> **Task details**: In the listing below, find each line that holds the string "name" and copy it.

> **Excerpted records**:
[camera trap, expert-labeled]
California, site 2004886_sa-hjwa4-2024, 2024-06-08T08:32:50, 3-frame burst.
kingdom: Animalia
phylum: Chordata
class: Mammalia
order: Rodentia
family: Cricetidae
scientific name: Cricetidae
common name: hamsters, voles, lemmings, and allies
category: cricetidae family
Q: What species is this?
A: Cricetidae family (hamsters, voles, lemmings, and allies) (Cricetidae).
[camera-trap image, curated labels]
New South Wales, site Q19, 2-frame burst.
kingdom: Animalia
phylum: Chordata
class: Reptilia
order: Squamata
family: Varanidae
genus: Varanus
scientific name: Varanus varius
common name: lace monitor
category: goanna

> **Exercise output**:
scientific name: Cricetidae
common name: hamsters, voles, lemmings, and allies
scientific name: Varanus varius
common name: lace monitor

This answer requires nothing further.